In Matthew 7:15, Jesus begins a warning about false prophets. In verse 22 such people claim to have done various wonders “in [Jesus’s] name.” But Jesus doesn’t consider them legit.
Acts 2:22 says Jesus was “accredited” by his miracles. When people saw what he could do, it was corroborating evidence that he was who he said he was. This brought the crowds to repent and get on board to follow him (verses 36-47).
John 15:18-25 conveys that seeing miracles, along with hearing Jesus’s message, should’ve made people repent and get on God’s path. But Mark 6:5 says Jesus did only a few miracles in Nazareth because of people’s “lack of faith.” The TV evangelists I’m referring to accuse listeners of not having enough faith to be healed or become wealthy: “Just declare and believe!” But looking at multiple Scriptures, perhaps the idea isn’t so much that Jesus’s crowds didn’t believe he could heal. Rather, it seems they wanted only what they could immediately get, only the physical healing of that moment. But when that occurred, they didn’t step into faith in the entirety of who he was and become a true believer.
So perhaps some healings and other miracles by way of Jesus and his apostles weren’t an end in themselves but were evidence/confirmation, accrediting that he was Lord.

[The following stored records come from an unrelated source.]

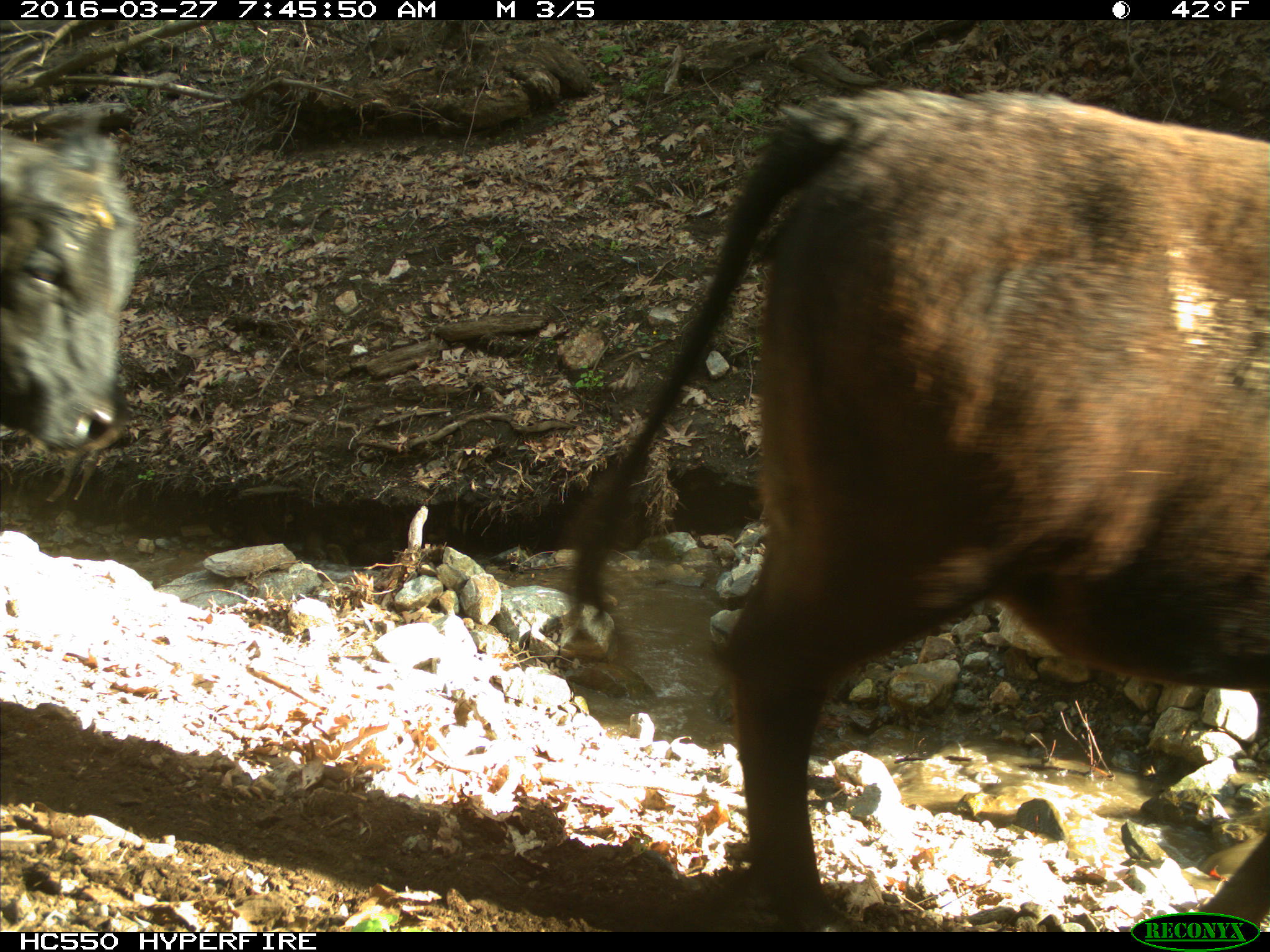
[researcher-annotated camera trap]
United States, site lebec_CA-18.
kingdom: Animalia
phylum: Chordata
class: Mammalia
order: Artiodactyla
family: Bovidae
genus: Bos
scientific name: Bos taurus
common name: domestic cow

There are—and always have been—false prophets/apostles/teachers working from the inside. What a chilling description Paul gives of anyone who comes in and preaches “a different gospel” instead of truth: “Such men are false apostles, deceitful workmen, masquerading as apostles of Christ. And no wonder, for Satan himself masquerades as an angel of light. It is not surprising, then, if his servants masquerade as servants of righteousness. Their end will be what their actions deserve” (2 Corinthians 11:5, 13-15).
“Watch out that no one deceives you” (Jesus speaking, Matthew 24:4).